## Given request
State how many lines of the data below contain the string "nearer", treating uppercase and lowercase letters as distinct. Give only the number.

## The records
# # #
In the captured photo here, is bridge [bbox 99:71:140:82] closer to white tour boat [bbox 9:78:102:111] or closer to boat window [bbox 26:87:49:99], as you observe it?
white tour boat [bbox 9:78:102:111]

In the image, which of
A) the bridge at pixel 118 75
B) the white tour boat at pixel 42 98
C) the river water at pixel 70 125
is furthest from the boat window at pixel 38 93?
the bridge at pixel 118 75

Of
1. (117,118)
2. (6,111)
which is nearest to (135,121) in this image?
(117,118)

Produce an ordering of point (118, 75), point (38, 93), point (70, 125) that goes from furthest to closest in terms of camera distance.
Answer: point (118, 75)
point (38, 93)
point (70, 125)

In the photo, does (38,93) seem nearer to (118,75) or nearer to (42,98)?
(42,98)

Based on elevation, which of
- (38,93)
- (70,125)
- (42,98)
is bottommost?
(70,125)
# # #
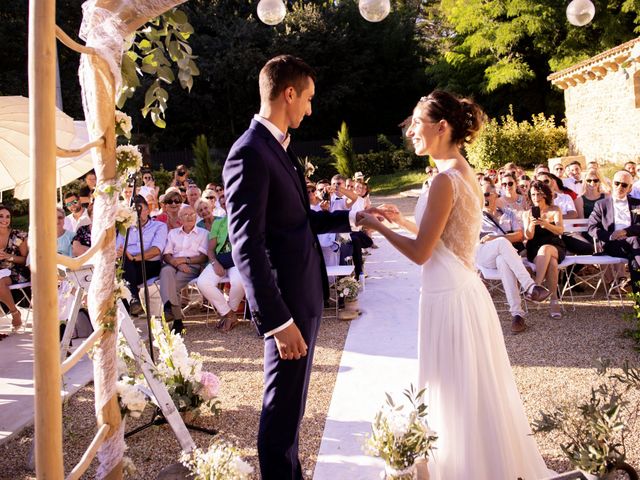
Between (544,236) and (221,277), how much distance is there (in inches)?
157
# # #
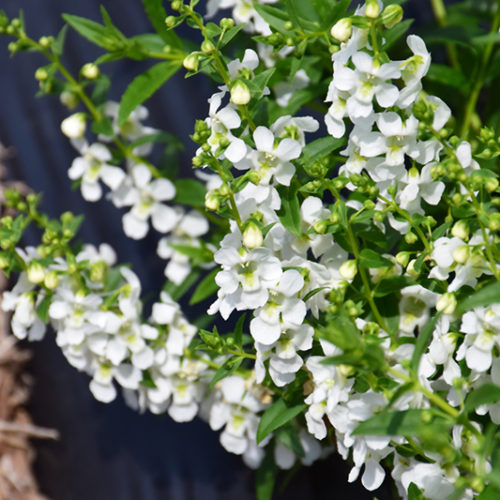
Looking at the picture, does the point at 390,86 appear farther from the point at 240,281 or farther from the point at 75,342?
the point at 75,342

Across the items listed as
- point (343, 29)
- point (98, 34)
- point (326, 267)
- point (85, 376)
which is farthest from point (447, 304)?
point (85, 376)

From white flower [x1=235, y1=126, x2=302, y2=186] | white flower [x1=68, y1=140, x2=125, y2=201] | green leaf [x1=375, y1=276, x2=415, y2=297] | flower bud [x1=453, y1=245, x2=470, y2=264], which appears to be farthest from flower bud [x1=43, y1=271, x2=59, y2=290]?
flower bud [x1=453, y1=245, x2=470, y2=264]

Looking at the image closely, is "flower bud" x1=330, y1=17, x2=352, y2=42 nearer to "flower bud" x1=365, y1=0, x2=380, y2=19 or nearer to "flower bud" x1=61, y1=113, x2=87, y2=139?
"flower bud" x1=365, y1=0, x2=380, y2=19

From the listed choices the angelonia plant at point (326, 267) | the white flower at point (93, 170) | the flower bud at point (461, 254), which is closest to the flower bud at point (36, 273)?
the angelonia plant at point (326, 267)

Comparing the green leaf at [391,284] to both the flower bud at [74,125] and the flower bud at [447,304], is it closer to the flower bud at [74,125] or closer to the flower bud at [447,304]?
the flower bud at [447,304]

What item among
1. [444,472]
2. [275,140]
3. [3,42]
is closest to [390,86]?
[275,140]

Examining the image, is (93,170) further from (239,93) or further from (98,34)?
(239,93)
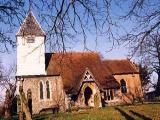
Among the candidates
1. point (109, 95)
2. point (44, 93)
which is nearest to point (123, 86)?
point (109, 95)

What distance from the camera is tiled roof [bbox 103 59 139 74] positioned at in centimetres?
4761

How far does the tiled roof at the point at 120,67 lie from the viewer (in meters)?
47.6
# # #
## Exercise response
2